Visible light sensitivity with QE of ~5×10^{-8} at 405 nm

Surface stability against air exposure due to H-termination

Abstract

We report results of quantum efficiency (QE) measurements carried out on a 150 nm thick nitrogen-incorporated ultrananocrystalline diamond terminated with hydrogen; abbreviated as (N)UNCD:H. (N)UNCD:H demonstrated a QE of $\sim$10$^{-3}$ ($\sim$0.1%) at 254 nm. Moreover, (N)UNCD:H was sensitive in visible light with a QE of $\sim$5$\times$10$^{-8}$ at 405 nm and $\sim$5$\times$10$^{-9}$ at 436 nm.
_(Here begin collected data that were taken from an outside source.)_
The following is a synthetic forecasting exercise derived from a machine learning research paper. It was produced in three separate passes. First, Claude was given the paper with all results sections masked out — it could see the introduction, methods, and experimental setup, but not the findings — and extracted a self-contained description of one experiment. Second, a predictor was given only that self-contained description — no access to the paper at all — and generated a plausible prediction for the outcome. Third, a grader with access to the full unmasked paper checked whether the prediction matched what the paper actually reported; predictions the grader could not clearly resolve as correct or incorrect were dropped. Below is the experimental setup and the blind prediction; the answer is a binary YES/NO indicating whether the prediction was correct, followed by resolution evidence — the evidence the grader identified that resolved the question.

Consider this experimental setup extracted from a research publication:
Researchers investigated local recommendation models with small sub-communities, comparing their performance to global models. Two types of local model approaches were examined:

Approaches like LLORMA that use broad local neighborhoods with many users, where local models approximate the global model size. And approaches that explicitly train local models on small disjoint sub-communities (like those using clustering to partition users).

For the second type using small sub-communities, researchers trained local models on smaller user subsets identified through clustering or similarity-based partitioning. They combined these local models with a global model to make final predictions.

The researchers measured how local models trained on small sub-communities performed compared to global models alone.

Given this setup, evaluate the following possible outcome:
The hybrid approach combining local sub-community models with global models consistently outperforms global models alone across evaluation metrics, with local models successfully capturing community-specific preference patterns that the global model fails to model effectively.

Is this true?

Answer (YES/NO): NO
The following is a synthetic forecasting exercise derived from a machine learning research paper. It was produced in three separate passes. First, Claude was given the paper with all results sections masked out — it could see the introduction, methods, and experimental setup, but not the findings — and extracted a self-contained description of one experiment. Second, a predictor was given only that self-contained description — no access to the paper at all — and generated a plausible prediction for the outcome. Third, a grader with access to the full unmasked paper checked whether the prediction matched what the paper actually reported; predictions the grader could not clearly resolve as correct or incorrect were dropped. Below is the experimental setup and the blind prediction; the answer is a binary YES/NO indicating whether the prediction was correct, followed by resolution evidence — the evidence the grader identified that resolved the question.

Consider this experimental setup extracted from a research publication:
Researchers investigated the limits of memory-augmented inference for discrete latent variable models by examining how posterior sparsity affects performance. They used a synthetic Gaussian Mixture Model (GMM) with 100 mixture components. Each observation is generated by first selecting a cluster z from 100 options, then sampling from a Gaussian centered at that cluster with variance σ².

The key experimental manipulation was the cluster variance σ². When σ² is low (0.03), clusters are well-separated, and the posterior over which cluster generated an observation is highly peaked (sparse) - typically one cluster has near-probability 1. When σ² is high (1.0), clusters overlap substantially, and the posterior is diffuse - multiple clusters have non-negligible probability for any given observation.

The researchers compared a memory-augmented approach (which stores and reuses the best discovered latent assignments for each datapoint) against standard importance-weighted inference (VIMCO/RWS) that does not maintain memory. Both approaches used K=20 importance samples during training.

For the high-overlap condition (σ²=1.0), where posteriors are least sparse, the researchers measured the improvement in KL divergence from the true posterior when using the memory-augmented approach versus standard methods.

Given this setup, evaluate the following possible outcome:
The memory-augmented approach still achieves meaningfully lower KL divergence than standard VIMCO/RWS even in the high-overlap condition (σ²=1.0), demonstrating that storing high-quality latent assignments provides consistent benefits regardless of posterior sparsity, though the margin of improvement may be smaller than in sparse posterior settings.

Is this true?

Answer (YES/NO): YES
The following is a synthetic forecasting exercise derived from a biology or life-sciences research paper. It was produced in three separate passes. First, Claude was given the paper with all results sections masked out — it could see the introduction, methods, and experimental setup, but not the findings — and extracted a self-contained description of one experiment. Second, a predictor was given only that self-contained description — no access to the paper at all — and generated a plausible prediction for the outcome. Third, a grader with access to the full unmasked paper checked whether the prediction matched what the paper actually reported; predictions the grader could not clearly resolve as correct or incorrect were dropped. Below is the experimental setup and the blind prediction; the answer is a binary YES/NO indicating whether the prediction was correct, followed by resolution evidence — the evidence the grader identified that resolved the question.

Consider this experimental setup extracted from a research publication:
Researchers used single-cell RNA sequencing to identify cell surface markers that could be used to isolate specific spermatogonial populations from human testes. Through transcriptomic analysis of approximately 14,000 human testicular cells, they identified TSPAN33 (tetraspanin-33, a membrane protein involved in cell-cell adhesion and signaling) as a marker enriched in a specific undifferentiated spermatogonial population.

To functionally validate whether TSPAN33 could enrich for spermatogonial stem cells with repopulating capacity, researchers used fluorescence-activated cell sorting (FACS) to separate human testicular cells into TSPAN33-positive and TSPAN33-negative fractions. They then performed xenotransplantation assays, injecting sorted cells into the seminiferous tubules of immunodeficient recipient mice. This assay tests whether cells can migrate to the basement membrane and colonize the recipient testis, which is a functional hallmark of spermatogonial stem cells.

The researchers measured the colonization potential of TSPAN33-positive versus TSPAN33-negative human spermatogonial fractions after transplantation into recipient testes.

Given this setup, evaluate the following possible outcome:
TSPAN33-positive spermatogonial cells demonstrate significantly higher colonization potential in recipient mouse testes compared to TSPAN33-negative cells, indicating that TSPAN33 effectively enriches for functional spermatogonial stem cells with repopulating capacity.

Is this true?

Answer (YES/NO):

After growth and prior to QE measurements, samples were exposed to air for about 2 hours for transfer and loading. Such design takes advantage of a key combination: 1) H-termination inducing negative electron affinity (NEA) on the (N)UNCD and stabilizies its surface against air exposure; and 2) N-incorporation inducing $n$-type conductivity in intrinsically insulating UNCD.